*What the exercise asks*:
In the piece on thirst below, copy the stretch from "What are you thirsting" through "you thirsty for?" word for word.

*Excerpt provided*:
July 05, 2017

What are you thirsting for?


Yesterday we had a great, world-wide celebration of this little land of ours that some call Canada.  Or maybe more accurately, a celebration of the political system that has been in place for 150 years, because as we are all aware, there were people here far before John A. Macdonald ever came up with the idea to create our system of territories, provinces, power and legislation.

I sat in the basement yesterday and was approached by Lorna who asked the most important question of the day.  Tea or Coffee?  In other words, what are you thirsty for?

I also noticed that there was water and juice available for the folks who wanted a caffeine free alternative.  That’s hospitality and welcome.  And of course, there was the beer garden down at the river front, and peach smoothies, and there were all kinds of pop and soda available.  For those who wanted something else, Buylow was open as well as the tavern and various liquor stores.  We know how to quench our thirst.

But Jesus isn’t giving us a lesson on how to be a good server or bar tender.  Jesus is talking about a different thirst.  The thirst of the soul.  The thirst for something that we may not even be able to put into words. The thirst for ‘living water’.

Nursing homes talk about the three plagues of aging: loneliness, helplessness and hopelessness.  Those three are confined to the elderly.  We all struggle with them and that struggle can lead us into trouble.

Loneliness is easy to fix, right?  Just hang out with a crowd.  Go down to the riverside and watch the fireworks explode and hear Doug and the Slugs sing “Day by Day” and “Making it work”.  Look around and see who else is singing along, and you have a friend for life, right? 

Not so much.  There are times when the loneliest place to be is in a crowd.  Imagine a new immigrant to Athabasca who doesn’t speak the language, know the music or understand the references to people like Stompin’ Tom.  Who wonder why everyone is jumping up and down singing, “It’s a Heave Ho coming down the plains, stealing wheat and barley and all the other grains”.

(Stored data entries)
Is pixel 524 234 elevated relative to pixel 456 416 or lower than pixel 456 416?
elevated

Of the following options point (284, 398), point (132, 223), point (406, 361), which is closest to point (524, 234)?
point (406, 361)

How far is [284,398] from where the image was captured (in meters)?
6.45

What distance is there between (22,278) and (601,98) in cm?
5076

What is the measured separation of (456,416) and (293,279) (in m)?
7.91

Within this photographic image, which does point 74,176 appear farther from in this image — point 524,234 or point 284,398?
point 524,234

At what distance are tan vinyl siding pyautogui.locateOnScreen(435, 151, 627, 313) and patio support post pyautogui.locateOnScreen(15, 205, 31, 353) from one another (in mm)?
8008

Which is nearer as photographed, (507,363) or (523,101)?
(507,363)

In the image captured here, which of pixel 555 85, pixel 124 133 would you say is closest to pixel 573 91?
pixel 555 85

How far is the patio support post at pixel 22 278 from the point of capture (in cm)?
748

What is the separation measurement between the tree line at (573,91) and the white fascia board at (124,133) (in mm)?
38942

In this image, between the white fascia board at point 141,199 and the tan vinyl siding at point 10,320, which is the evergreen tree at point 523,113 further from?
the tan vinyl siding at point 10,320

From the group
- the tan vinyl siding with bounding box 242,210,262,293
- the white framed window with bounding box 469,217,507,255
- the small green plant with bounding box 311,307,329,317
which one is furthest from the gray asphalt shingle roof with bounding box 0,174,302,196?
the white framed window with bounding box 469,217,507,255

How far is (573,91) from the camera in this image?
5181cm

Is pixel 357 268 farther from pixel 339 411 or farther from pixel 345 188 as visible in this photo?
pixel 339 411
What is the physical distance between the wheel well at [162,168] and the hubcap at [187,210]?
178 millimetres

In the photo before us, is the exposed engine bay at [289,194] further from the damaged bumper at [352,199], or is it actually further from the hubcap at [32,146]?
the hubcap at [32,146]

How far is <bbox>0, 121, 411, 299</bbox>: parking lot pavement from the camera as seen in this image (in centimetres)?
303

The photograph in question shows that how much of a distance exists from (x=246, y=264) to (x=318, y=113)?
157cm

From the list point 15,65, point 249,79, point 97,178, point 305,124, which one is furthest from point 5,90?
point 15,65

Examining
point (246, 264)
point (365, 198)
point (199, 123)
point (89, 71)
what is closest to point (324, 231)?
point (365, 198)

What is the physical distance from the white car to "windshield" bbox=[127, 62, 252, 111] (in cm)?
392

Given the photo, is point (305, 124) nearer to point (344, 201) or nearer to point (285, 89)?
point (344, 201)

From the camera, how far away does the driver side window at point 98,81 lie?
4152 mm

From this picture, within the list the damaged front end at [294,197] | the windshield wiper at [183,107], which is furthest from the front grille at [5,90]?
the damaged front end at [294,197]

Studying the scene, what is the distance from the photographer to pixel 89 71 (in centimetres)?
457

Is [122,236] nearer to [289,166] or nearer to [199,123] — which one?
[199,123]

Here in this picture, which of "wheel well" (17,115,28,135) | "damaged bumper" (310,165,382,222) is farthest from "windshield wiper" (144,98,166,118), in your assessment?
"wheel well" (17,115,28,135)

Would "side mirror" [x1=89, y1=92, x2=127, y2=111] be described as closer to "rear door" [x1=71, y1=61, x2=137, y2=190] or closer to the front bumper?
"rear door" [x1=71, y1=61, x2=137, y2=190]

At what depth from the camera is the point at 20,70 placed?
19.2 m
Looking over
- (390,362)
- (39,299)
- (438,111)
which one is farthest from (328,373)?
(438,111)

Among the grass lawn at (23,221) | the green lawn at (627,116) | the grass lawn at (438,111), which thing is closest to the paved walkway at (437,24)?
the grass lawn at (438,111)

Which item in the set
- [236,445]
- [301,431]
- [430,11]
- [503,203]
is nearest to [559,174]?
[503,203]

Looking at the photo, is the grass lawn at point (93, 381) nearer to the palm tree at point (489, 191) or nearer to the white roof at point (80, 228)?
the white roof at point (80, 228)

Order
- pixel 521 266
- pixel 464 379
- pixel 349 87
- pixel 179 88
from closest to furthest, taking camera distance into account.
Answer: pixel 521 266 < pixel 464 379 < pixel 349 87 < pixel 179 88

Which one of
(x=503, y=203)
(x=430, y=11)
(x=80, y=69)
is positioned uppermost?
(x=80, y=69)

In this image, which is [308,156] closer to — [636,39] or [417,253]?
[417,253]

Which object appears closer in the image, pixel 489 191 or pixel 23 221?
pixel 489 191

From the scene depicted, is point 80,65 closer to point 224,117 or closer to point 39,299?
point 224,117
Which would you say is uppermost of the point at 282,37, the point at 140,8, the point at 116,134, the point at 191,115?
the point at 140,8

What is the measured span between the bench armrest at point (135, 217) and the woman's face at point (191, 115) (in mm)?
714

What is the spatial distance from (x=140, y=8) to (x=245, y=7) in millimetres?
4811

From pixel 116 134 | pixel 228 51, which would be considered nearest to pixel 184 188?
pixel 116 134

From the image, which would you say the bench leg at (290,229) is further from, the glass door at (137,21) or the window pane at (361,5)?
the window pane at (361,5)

*Answer to this exercise*:
What are you thirsting for?


Yesterday we had a great, world-wide celebration of this little land of ours that some call Canada.  Or maybe more accurately, a celebration of the political system that has been in place for 150 years, because as we are all aware, there were people here far before John A. Macdonald ever came up with the idea to create our system of territories, provinces, power and legislation.

I sat in the basement yesterday and was approached by Lorna who asked the most important question of the day.  Tea or Coffee?  In other words, what are you thirsty for?